* Start Material to process *

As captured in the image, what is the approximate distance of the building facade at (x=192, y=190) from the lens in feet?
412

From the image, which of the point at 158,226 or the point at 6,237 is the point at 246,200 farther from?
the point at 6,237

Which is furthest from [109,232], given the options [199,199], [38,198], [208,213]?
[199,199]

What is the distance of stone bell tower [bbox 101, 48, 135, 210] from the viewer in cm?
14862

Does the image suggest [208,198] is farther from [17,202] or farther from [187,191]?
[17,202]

* End Material to process *
* Start Material to process *

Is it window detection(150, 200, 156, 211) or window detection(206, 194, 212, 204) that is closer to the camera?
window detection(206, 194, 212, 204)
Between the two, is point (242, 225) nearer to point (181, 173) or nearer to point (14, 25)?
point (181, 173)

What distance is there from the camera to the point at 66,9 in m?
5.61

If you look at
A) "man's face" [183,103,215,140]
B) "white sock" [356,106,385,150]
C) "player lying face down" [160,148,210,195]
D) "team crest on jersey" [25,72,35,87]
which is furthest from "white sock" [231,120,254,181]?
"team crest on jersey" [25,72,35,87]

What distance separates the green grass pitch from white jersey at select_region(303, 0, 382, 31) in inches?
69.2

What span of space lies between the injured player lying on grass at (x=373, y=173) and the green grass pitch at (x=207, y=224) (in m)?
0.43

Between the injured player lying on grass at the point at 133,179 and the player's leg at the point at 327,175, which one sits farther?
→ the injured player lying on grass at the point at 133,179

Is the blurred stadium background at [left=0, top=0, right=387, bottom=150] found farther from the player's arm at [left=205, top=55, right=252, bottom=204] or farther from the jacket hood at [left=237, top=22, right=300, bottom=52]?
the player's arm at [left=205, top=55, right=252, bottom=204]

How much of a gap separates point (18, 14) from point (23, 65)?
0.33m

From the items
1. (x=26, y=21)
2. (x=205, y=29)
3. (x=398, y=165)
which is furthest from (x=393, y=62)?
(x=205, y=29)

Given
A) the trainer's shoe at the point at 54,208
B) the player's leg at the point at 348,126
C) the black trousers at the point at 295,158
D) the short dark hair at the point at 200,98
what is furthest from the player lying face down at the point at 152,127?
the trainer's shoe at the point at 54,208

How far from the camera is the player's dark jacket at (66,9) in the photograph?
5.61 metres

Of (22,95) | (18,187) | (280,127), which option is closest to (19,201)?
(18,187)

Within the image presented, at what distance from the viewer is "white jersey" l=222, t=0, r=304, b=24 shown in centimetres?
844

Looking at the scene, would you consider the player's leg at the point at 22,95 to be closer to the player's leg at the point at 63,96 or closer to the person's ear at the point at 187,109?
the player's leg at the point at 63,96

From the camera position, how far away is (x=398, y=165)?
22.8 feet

* End Material to process *

*Task directions*
Collect every row above that contains the word "sock", matching case exactly.

*Response*
B) "white sock" [356,106,385,150]
which is furthest from "white sock" [231,120,254,181]?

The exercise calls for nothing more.